* **Problem to solve**: From the first line of the data through the line containing "genus: Panthera", return each line exactly.

Stored data
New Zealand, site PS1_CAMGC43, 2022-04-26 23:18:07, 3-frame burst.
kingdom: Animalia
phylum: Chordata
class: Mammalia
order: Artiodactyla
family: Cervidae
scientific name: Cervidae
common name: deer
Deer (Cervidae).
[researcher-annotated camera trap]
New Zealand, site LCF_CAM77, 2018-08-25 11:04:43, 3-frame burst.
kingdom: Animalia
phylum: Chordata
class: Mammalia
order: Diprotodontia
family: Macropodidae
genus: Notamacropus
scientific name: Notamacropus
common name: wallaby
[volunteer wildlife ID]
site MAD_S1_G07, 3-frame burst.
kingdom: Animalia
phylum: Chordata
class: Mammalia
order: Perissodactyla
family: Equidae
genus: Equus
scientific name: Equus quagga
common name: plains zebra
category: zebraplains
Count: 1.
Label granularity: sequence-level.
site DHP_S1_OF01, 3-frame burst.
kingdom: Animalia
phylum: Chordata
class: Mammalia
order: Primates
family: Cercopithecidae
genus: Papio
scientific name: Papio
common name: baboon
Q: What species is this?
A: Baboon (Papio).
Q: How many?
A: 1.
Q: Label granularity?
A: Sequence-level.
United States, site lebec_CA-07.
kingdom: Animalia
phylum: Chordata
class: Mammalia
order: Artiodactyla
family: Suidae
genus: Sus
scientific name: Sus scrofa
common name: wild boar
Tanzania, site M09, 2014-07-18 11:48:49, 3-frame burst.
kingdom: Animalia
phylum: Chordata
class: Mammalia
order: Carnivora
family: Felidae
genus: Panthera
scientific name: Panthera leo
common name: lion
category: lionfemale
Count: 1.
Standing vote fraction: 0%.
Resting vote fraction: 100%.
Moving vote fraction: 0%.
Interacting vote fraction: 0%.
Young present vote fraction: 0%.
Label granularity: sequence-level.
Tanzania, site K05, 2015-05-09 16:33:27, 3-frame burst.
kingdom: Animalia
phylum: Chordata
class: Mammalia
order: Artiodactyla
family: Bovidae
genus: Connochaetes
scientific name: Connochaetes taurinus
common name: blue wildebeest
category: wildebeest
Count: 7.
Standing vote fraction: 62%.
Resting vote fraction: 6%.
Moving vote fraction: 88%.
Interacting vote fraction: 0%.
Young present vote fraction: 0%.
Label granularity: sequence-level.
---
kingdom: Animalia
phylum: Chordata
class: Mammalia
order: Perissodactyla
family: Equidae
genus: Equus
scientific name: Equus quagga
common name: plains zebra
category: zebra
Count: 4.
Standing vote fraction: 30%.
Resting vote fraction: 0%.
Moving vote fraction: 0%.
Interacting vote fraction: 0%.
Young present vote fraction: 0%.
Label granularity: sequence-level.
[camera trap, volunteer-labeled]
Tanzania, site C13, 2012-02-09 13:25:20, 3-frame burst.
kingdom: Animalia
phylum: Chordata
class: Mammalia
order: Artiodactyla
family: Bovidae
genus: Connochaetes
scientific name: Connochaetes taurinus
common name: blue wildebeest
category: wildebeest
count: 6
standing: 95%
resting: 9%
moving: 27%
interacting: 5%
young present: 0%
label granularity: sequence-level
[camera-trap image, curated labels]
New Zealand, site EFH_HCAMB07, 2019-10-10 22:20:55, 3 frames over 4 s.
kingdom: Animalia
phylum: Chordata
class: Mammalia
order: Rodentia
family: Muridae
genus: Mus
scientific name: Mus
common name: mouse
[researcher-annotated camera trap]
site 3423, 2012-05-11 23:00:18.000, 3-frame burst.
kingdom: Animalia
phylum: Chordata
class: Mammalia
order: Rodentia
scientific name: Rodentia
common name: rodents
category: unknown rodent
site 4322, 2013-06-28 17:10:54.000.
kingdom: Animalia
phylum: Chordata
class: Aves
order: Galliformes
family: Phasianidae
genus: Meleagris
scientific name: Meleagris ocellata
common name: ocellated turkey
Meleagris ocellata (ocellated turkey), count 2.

* **Your solution**:
New Zealand, site PS1_CAMGC43, 2022-04-26 23:18:07, 3-frame burst.
kingdom: Animalia
phylum: Chordata
class: Mammalia
order: Artiodactyla
family: Cervidae
scientific name: Cervidae
common name: deer
Deer (Cervidae).
[researcher-annotated camera trap]
New Zealand, site LCF_CAM77, 2018-08-25 11:04:43, 3-frame burst.
kingdom: Animalia
phylum: Chordata
class: Mammalia
order: Diprotodontia
family: Macropodidae
genus: Notamacropus
scientific name: Notamacropus
common name: wallaby
[volunteer wildlife ID]
site MAD_S1_G07, 3-frame burst.
kingdom: Animalia
phylum: Chordata
class: Mammalia
order: Perissodactyla
family: Equidae
genus: Equus
scientific name: Equus quagga
common name: plains zebra
category: zebraplains
Count: 1.
Label granularity: sequence-level.
site DHP_S1_OF01, 3-frame burst.
kingdom: Animalia
phylum: Chordata
class: Mammalia
order: Primates
family: Cercopithecidae
genus: Papio
scientific name: Papio
common name: baboon
Q: What species is this?
A: Baboon (Papio).
Q: How many?
A: 1.
Q: Label granularity?
A: Sequence-level.
United States, site lebec_CA-07.
kingdom: Animalia
phylum: Chordata
class: Mammalia
order: Artiodactyla
family: Suidae
genus: Sus
scientific name: Sus scrofa
common name: wild boar
Tanzania, site M09, 2014-07-18 11:48:49, 3-frame burst.
kingdom: Animalia
phylum: Chordata
class: Mammalia
order: Carnivora
family: Felidae
genus: Panthera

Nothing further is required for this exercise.